++++ Dataset extract ++++

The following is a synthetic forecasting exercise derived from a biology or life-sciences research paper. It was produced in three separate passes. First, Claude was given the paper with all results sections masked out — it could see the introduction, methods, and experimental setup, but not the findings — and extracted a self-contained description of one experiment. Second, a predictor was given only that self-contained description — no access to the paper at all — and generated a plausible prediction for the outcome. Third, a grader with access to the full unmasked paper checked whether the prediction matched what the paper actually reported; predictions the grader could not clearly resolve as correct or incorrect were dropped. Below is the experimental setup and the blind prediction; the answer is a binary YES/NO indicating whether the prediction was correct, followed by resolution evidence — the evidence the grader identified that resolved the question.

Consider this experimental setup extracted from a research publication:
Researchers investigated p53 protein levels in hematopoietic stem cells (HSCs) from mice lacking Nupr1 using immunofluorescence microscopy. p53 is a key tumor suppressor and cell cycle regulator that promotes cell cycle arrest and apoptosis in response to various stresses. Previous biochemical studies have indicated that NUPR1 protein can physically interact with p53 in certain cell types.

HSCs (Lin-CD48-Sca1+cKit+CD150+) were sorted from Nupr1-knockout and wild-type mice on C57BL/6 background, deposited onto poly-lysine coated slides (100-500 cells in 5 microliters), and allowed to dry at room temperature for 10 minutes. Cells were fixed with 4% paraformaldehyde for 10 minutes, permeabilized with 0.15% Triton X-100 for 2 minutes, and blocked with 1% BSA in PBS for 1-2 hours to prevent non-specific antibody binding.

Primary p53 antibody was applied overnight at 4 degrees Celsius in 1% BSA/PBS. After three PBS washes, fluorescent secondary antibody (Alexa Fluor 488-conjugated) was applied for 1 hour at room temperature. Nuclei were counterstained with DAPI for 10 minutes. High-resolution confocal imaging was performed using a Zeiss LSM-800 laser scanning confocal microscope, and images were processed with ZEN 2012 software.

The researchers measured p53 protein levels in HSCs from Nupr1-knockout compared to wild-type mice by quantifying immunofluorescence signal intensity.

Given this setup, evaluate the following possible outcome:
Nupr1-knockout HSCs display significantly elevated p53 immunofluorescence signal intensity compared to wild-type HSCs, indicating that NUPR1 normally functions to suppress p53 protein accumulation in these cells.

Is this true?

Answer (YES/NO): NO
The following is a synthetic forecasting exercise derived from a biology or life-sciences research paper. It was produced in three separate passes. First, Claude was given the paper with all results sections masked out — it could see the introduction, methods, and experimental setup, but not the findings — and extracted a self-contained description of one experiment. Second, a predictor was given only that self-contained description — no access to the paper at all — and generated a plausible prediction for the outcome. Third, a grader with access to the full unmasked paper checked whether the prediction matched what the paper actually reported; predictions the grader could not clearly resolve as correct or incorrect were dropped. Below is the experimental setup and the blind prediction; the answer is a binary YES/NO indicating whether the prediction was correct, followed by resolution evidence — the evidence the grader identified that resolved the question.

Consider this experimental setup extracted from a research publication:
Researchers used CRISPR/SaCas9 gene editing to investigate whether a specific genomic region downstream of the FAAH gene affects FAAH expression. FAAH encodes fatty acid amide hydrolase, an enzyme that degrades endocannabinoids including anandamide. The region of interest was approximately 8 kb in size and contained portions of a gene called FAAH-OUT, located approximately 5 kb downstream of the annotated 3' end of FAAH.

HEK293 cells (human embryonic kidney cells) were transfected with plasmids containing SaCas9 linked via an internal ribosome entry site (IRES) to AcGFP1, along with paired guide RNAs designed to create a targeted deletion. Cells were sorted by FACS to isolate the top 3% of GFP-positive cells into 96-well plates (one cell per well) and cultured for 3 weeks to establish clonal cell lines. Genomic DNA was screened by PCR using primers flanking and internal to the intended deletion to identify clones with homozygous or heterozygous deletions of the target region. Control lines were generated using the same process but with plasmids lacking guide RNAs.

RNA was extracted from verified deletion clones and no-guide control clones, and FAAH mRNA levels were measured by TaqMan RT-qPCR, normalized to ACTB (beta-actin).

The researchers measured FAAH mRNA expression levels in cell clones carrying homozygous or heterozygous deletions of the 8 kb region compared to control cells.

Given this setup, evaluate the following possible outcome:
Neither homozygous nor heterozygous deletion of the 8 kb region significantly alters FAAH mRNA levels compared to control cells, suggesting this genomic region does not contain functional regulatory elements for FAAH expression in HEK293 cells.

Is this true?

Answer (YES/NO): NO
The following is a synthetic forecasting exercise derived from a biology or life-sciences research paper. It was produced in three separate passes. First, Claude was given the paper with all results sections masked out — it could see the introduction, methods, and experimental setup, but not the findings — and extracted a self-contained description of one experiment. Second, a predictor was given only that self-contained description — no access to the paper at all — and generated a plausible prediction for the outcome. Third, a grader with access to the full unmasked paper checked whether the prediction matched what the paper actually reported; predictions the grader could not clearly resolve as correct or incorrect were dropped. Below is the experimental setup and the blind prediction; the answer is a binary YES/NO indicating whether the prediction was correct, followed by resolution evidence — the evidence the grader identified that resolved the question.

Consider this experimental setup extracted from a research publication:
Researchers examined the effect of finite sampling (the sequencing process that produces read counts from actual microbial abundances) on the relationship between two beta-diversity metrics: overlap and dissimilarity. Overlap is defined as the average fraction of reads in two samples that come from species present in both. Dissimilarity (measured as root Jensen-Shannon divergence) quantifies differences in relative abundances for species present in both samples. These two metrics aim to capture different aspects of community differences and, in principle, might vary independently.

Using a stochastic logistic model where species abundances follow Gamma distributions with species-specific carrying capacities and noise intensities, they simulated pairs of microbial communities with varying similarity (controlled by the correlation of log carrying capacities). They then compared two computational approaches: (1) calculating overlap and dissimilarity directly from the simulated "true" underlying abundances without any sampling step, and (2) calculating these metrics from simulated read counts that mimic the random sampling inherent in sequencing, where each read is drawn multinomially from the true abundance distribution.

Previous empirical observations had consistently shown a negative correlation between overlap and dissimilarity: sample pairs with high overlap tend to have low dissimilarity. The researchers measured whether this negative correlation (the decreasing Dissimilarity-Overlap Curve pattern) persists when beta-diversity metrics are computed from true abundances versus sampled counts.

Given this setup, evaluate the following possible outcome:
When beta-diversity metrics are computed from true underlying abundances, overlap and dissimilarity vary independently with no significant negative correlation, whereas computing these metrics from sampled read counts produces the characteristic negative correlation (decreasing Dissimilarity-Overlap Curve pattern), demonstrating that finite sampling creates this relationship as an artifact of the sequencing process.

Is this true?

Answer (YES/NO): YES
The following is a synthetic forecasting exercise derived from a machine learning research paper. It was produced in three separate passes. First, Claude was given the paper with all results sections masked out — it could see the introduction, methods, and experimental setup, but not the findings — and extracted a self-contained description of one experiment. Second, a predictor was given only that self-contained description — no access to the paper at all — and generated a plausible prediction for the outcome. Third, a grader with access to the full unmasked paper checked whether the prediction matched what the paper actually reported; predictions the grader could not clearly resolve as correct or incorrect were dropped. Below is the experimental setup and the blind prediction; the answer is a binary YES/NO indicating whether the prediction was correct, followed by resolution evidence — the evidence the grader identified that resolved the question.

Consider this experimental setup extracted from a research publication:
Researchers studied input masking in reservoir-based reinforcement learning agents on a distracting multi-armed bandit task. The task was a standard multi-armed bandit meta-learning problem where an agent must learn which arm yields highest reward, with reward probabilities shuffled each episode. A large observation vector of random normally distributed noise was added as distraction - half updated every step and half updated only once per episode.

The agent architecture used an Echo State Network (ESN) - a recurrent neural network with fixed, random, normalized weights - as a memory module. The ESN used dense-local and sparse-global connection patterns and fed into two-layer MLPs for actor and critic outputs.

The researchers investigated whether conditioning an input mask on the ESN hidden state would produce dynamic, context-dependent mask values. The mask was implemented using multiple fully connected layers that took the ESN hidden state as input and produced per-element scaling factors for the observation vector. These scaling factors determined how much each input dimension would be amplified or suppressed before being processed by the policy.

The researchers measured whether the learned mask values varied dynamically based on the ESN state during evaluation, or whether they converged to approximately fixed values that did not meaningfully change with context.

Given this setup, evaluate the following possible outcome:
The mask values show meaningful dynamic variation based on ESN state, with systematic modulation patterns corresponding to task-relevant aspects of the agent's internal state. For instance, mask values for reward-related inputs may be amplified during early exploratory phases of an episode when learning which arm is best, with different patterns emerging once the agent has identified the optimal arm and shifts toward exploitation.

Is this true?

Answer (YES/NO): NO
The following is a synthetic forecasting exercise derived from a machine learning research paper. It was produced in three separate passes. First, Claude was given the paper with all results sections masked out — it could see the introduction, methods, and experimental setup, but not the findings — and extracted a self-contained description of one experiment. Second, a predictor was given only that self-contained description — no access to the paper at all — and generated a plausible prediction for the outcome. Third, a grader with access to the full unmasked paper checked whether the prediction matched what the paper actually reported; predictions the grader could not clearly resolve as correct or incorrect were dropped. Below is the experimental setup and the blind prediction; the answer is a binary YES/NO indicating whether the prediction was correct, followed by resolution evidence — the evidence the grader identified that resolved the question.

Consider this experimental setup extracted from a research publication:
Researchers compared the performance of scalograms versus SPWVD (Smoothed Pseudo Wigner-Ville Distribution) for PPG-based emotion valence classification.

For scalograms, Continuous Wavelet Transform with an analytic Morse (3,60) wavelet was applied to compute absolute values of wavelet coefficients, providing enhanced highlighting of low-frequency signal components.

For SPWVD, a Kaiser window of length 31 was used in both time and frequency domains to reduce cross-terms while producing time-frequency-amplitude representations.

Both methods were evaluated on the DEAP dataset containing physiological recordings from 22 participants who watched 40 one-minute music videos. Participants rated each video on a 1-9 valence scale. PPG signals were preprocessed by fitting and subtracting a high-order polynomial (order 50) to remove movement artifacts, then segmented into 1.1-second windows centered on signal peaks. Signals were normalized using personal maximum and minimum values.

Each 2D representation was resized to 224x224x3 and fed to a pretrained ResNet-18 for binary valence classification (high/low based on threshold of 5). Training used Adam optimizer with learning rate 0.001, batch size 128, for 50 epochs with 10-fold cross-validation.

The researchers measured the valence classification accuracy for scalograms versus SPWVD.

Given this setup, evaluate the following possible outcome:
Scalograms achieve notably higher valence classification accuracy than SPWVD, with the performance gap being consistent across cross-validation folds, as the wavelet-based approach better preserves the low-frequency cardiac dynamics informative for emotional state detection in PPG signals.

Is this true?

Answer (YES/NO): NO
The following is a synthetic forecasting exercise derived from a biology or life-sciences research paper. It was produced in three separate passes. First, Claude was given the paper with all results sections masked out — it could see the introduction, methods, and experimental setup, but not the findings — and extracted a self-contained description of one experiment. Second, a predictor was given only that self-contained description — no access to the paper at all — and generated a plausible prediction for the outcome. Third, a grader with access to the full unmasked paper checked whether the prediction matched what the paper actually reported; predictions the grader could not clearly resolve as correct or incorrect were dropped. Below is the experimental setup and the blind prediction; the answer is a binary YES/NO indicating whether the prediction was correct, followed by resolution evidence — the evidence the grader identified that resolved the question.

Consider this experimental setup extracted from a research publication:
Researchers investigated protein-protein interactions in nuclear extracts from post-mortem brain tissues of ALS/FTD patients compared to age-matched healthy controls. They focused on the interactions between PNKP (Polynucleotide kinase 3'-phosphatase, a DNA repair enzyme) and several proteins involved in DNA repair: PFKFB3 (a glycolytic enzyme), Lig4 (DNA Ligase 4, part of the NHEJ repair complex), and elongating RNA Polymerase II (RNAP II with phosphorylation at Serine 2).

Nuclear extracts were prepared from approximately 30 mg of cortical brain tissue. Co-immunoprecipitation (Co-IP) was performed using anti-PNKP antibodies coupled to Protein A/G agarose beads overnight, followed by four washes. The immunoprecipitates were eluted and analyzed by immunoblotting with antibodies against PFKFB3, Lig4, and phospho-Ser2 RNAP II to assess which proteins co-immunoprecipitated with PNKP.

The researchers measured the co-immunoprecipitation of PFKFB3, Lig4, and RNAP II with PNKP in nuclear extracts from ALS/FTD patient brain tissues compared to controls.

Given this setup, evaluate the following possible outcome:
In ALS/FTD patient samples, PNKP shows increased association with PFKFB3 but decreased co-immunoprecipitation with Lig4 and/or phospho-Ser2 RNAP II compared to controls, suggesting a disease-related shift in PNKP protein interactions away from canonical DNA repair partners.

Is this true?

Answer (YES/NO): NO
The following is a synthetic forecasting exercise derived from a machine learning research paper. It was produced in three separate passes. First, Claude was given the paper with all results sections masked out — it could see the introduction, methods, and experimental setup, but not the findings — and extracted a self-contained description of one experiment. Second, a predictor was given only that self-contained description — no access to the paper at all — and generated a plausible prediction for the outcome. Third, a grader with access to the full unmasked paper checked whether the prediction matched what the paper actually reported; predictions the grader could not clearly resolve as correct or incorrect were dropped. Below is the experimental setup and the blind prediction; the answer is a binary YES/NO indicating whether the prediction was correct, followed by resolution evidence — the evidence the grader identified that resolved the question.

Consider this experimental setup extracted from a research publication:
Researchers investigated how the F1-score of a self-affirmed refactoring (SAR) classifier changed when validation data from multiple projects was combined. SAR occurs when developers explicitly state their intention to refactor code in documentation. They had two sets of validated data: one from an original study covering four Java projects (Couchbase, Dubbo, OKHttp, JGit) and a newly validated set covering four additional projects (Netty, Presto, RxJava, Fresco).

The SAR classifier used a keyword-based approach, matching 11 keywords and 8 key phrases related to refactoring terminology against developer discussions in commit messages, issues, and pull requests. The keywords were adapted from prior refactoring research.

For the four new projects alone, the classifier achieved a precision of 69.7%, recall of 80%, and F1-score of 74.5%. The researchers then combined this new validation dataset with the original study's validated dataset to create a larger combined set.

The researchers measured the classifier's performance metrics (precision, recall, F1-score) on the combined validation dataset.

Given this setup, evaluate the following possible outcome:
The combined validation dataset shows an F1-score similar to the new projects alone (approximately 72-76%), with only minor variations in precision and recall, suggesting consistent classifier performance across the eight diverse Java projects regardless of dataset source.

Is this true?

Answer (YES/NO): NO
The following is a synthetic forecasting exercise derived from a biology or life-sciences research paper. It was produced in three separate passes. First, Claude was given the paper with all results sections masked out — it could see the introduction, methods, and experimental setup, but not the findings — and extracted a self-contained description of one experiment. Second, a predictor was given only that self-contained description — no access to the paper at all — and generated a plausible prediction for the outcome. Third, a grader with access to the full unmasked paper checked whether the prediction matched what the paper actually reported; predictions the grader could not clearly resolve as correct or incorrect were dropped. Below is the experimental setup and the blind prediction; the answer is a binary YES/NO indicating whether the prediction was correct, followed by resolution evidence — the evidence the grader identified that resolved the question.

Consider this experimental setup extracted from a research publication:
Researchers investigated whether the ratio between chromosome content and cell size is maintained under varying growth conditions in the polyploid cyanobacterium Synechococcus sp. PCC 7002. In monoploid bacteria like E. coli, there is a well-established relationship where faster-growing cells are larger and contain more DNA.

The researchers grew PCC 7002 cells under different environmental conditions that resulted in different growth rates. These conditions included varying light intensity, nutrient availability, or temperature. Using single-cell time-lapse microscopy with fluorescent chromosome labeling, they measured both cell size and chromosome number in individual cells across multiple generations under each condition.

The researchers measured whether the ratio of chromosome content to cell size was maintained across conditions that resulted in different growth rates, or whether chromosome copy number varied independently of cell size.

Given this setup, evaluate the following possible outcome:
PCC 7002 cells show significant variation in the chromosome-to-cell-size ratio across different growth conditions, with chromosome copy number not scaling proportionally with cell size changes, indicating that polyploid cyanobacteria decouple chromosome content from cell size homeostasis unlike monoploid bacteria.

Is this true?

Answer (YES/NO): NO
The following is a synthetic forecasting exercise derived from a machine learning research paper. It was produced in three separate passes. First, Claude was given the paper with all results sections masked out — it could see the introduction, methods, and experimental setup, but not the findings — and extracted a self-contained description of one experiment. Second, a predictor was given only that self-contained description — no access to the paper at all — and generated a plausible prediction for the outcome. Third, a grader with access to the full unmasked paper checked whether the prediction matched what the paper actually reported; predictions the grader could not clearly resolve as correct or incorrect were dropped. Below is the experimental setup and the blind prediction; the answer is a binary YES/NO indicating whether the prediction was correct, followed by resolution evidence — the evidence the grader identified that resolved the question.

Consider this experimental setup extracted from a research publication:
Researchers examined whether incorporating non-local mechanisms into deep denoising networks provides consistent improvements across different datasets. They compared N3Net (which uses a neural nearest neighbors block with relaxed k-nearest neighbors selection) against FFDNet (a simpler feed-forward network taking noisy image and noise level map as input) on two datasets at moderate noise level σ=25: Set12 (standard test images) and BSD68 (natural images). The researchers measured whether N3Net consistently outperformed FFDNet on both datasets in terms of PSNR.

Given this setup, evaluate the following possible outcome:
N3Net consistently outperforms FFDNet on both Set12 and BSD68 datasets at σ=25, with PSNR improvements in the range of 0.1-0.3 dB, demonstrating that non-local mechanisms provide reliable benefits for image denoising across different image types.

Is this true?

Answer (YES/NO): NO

++++

• [Directions for this task]:
Take every line above carrying "bacteria" and return it.

• [Result of this exercise]:
Researchers investigated whether the ratio between chromosome content and cell size is maintained under varying growth conditions in the polyploid cyanobacterium Synechococcus sp. PCC 7002. In monoploid bacteria like E. coli, there is a well-established relationship where faster-growing cells are larger and contain more DNA.
PCC 7002 cells show significant variation in the chromosome-to-cell-size ratio across different growth conditions, with chromosome copy number not scaling proportionally with cell size changes, indicating that polyploid cyanobacteria decouple chromosome content from cell size homeostasis unlike monoploid bacteria.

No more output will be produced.